Bonefishing

Bonefishing is one of the most challenging fly casting feats there is, because the casts must be long and accurate as bonefish are very wary and reactive. Catching one bonefish in a day is considered an accomplishment. Bonefish are known as a premier fly and light tackle target and they are predominately a coastal species found in intertidal flats and deeper adjacent waters of tropical areas. The bottom of the flats they frequent can be sand, grass, coral and rock. Bonefish generally have bright silver scales on the sides that can reflect like a mirror, and blue-greenish backs. They usually feed at the bottom of the water on crustaceans, worms, mollusks and small fish.

Bonefishing is categorized as sight fishing, which requires good casting ability, vision and skilled maneuvering using angles and geometry. In order to catch bonefish, you must first spot the fish with skilled sharp vision. Casting into the wind is a very important skill for bonefishing. The fish are usually within 50 feet of the boat and they are always moving, so you must be able to anticipate where they will go to hit them with the cast.

One important factor is the weight of the fly. The fly has to go deep enough for the fish to see it, and it can’t be too heavy to go below the fish.
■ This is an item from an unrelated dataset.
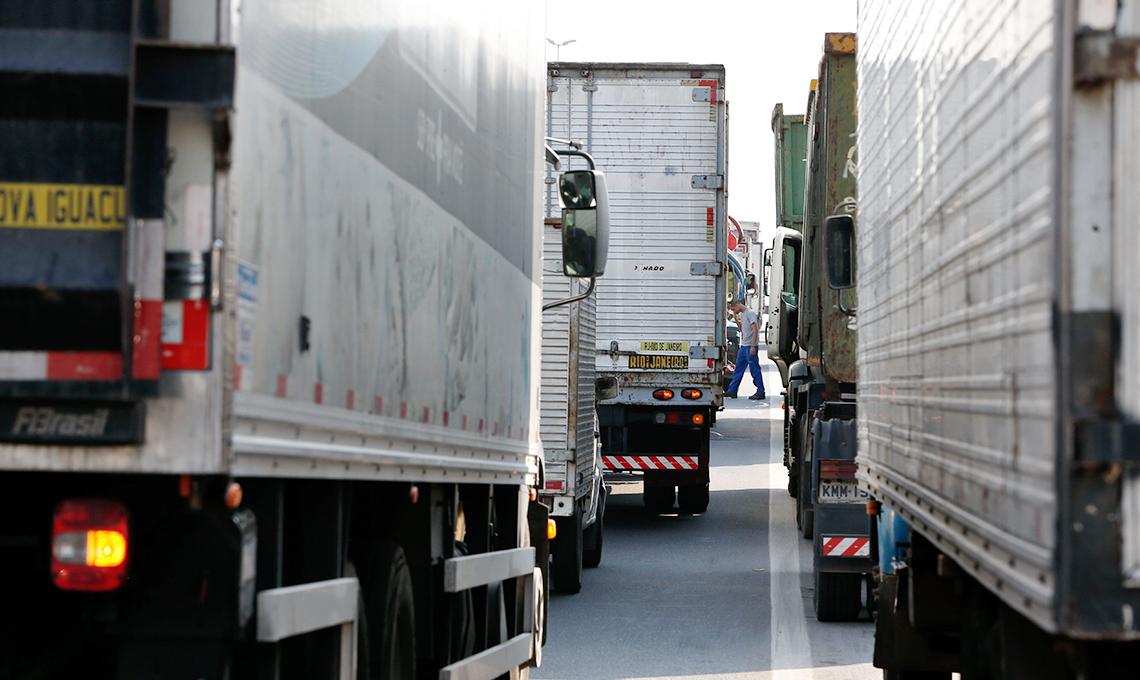 Greve dos caminhoneiros faz produção industrial despencar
Also, the cast should be done ahead of the fish, which are usually going against the current. Using shrimp as bait is very effective for bonefish. You must remember to remove the tail  when attaching live shrimp to the hook, so that the shrimp does not flail around with its tail. You can also crush the head, which allows the fish to smell the shrimp which can attract them more to the bait.

Bonefishing is best done when temperatures are stable and not too cold, which is when they are most active. Also, this is not to say they never feed in colder waters. Regardless of the weather, these fish need to eat. However, they may be going to deeper warmer waters when the weather is too chilly.

Another thing to keep in mind is that bonefish don’t always go against the current. Oftentimes, they are against the wind and disregard the current. There are multiple factors to consider, but positioning with the wind so the bonefish will come toward you is actually an effective strategy.

Usually a nine foot rod does the job for most bonefishing. Bonefish mostly feed at the bottom, so keep this in mind. The color of the fly should match the color of the bottom of the water, because prey usually take on the color of the environment for camouflage.

One thing that many people talk about is how easily bonefish get spooked. This may be the case, but it doesn’t mean you have to abandon the fishing spot if they accidentally get spooked. Because oftentimes the fish will come back to any prime real estate because they are there for a reason. However, this doesn’t mean you can scare off fish recklessly. Silence and quiet is a very important part of fishing. Even if they do return, scaring them off does you no good.

Overall, bonefishing is really a worthwhile experience. Just being able to develop the skill of catching your own fish, which is one of the best food sources in the world, is worthwhile. The general peace and quiet of fishing also allows for meditation and quiet reflection of inner thoughts.